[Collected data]
--

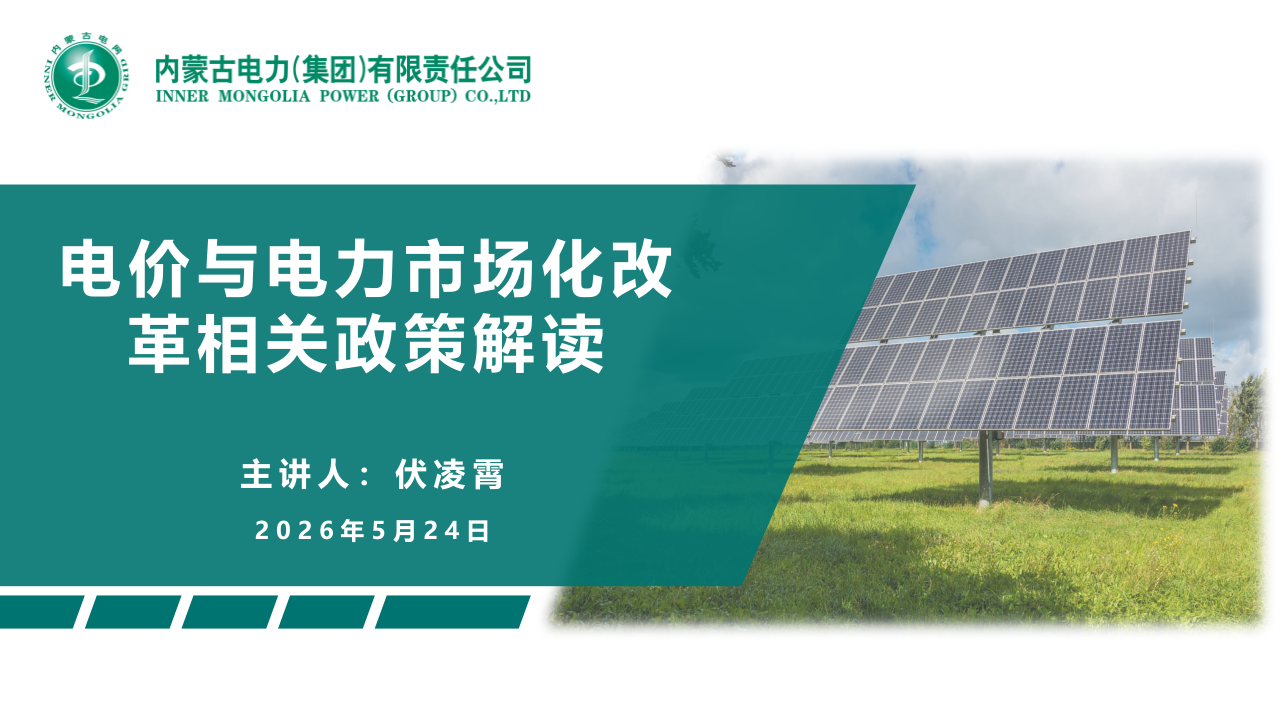 内蒙古电网
INNER MONGOLIA GRID

内蒙古电力(集团)有限责任公司
INNER MONGOLIA POWER (GROUP) CO.,LTD

电价与电力市场化改革相关政策解读

主讲人：伏凌霄

2026年5月24日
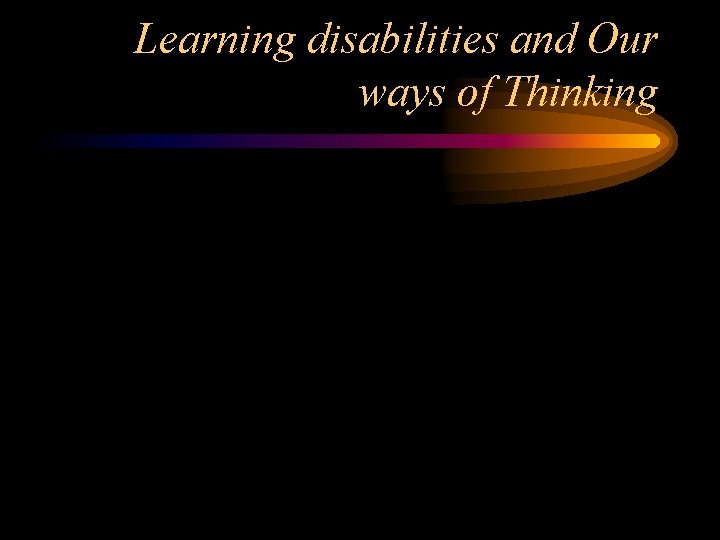 Learning disabilities and Our ways of Thinking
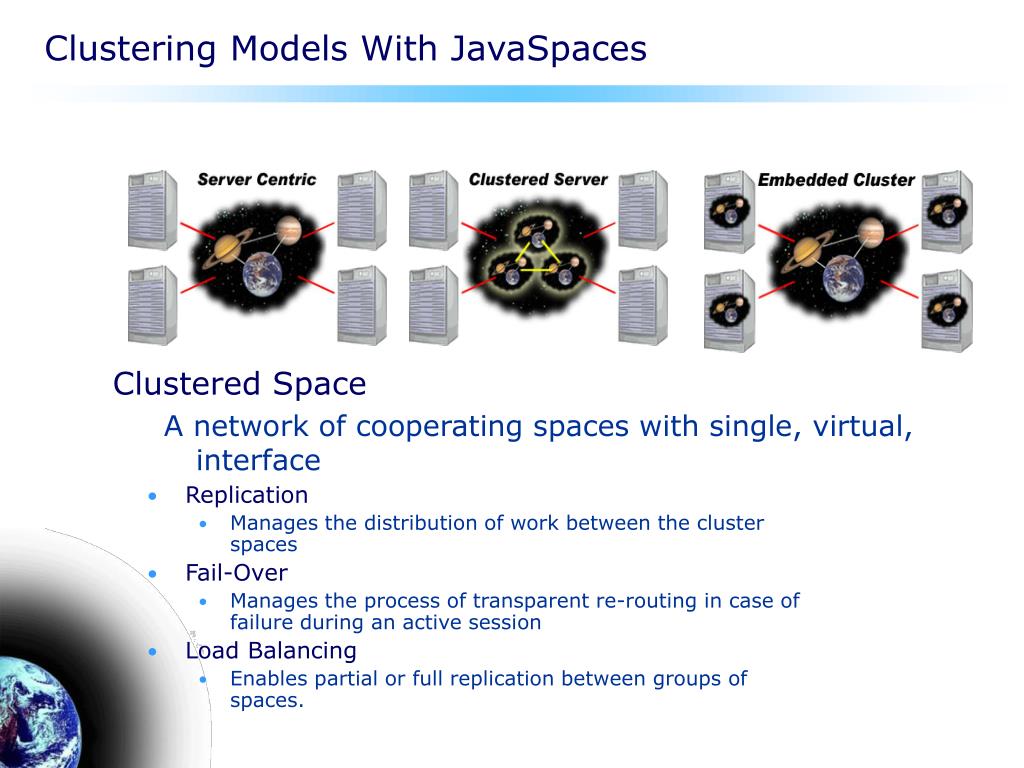 Clustering Models With JavaSpaces

Server Centric
Clustered Server
Embedded Cluster

Clustered Space

A network of cooperating spaces with single, virtual, interface

• Replication
  • Manages the distribution of work between the cluster spaces
• Fail-Over
  • Manages the process of transparent re-routing in case of failure during an active session
• Load Balancing
  • Enables partial or full replication between groups of spaces.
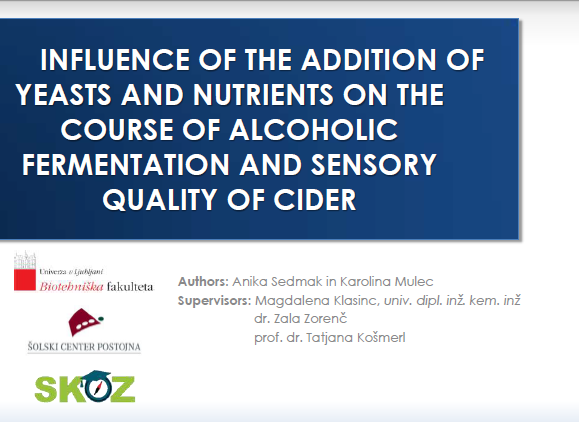 INFLUENCE OF THE ADDITION OF YEASTS AND NUTRIENTS ON THE COURSE OF ALCOHOLIC FERMENTATION AND SENSORY QUALITY OF CIDER

Univerza v Ljubljani
Biotehniška fakulteta

ŠOLSKI CENTER POSTOJNA

SKOZ

Authors: Anika Sedmak in Karolina Mulec
Supervisors: Magdalena Klasinc, univ. dipl. inž. kem. inž
dr. Zala Zorenč
prof. dr. Tatjana Košmerl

--

> _WORK INSTRUCTIONS_: Repeat the data exactly as given. Keep every picture out of the copy.

> _EXERCISE RESULT_:
 内蒙古电网
INNER MONGOLIA GRID

内蒙古电力(集团)有限责任公司
INNER MONGOLIA POWER (GROUP) CO.,LTD

电价与电力市场化改革相关政策解读

主讲人：伏凌霄

2026年5月24日
 Learning disabilities and Our ways of Thinking
 Clustering Models With JavaSpaces

Server Centric
Clustered Server
Embedded Cluster

Clustered Space

A network of cooperating spaces with single, virtual, interface

• Replication
  • Manages the distribution of work between the cluster spaces
• Fail-Over
  • Manages the process of transparent re-routing in case of failure during an active session
• Load Balancing
  • Enables partial or full replication between groups of spaces.
 INFLUENCE OF THE ADDITION OF YEASTS AND NUTRIENTS ON THE COURSE OF ALCOHOLIC FERMENTATION AND SENSORY QUALITY OF CIDER

Univerza v Ljubljani
Biotehniška fakulteta

ŠOLSKI CENTER POSTOJNA

SKOZ

Authors: Anika Sedmak in Karolina Mulec
Supervisors: Magdalena Klasinc, univ. dipl. inž. kem. inž
dr. Zala Zorenč
prof. dr. Tatjana Košmerl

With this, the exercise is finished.